24,40 We also used pyrosequencing for
KRAS and
BRAF mutation detection and for quantification of LINE-1 methylation level, as we have previously described.
19,25 Pyrosequencing is a sensitive and quantitative sequencing assay and can reliably detect a mutant allele of low abundance (5% to 10% mutant) among wild-type alleles,
19 which is a rather common situation in solid tumors. In fact, distribution and frequencies of various
PIK3CA mutations in our sample are compatible with data in the previous studies.
5–8,11,12 Moreover, we have successfully demonstrated that
PIK3CA mutation in colon cancer is associated with
KRAS mutation and inversely with
p53 expression.
13Little has been known regarding the impact of
PIK3CA mutation in colon cancer on patient survival. One study has shown that
PIK3CA mutation seems to predict shorter survival in colorectal cancers
11; however, there were only 18
PIK3CA-mutated tumors, and the number of deaths was not reported. Another recent study has shown that the presence of at least one mutation in
PIK3CA,
BRAF, or
KRAS predicts poor survival in a population-based colon cancer sample
8; however, the effect of
PIK3CA mutation (by itself) on survival independent of clinical and other molecular predictors of outcome was not described. In contrast, using
PIK3CA pyrosequencing technology, mutations in
PIK3CA were detected in 82 (18%) of 450 patients and conferred an inferior survival, independent of clinical and other molecular predictors of patient outcome. In addition, we have also shown that the adverse effect of
PIK3CA mutation on cancer mortality seemed to persist in
KRAS wild-type tumors, whereas the effect of
PIK3CA mutation was markedly attenuated among
KRAS-mutated tumors. A growing body of evidence suggests that
KRAS mutational status may define response to receptor tyrosine kinase inhibitors in a variety of human cancers, including colon cancer.

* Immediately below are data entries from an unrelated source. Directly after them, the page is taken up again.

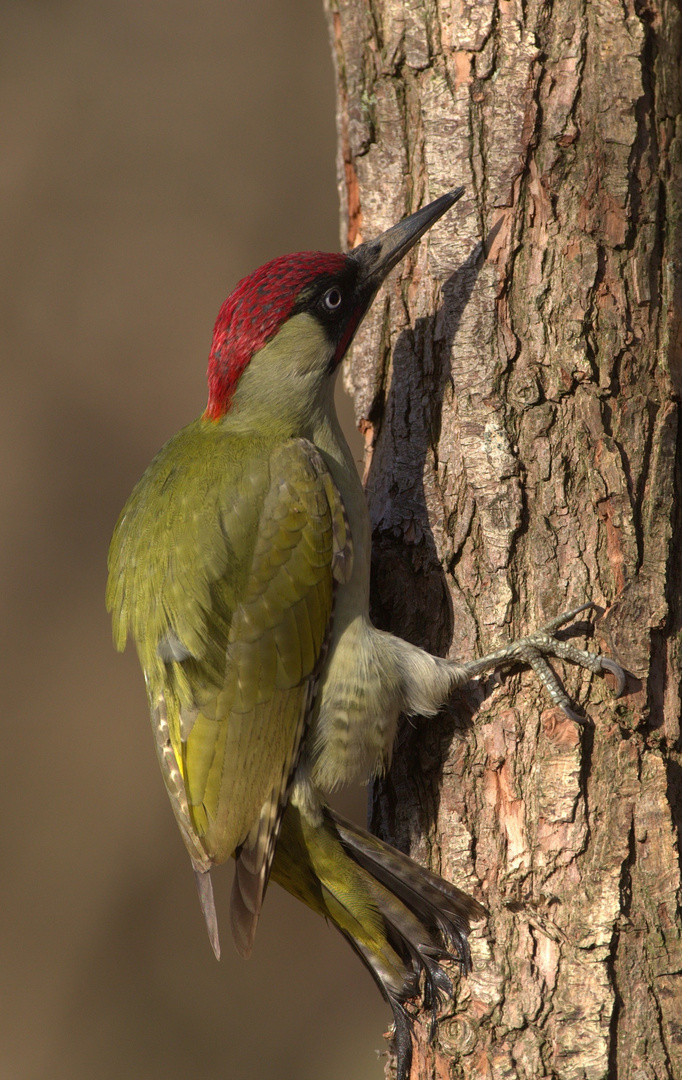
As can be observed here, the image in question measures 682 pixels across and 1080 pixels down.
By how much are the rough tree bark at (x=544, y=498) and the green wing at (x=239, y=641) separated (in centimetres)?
27

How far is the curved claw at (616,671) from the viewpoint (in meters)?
2.12

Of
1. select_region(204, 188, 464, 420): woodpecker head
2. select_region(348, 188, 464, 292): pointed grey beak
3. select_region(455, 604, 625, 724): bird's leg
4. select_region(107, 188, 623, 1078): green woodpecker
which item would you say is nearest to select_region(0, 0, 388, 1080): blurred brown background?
select_region(204, 188, 464, 420): woodpecker head

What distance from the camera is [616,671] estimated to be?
2.13 meters

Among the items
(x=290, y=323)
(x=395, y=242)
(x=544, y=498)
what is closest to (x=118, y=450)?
(x=290, y=323)

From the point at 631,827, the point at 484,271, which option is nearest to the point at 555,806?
the point at 631,827

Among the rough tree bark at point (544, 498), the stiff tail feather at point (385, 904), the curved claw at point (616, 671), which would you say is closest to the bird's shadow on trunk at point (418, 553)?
the rough tree bark at point (544, 498)

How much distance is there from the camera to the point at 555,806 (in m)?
2.11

32,41–43 It is conceivable that the activation of the PI3K/AKT pathway may play much more important role in tumor aggressiveness in a background where the
KRAS oncogene is not constitutively activated by a somatic mutation. Nonetheless, although our findings were generated from two prospective cohort studies, the results remain hypothesis-generating and require independent confirmation. Moreover, future clinical trials of therapeutic inhibitors of the PI3K/AKT pathway may consider KRAS mutational status as a predefined stratification factor.
In our cohorts, data on cancer treatment were limited. Nonetheless, it is unlikely that chemotherapy use differed according to tumoral
PIK3CA status, because such data were not available to patients or treating physicians. In addition, beyond cause of mortality, data on cancer recurrences were not available in these cohorts. Nonetheless, given that the median survival for metastatic colon cancer was approximately 10 to 12 months during much of the time period of this study,
44 colon cancer–specific survival should be a reasonable surrogate for cancer-specific outcomes.
In summary, our large cohort study suggests that PIK3CA mutation is associated with poor survival in resectable stage I to III colon cancer. These findings may have considerable clinical implications. Considerable effort has been focused on defining therapeutic inhibitors of the PI3K/AKT pathway in colon cancer as well as other common malignancies. Future studies are needed to confirm this association as well as to elucidate exact mechanisms by which PIK3CA mutation affects tumor behavior.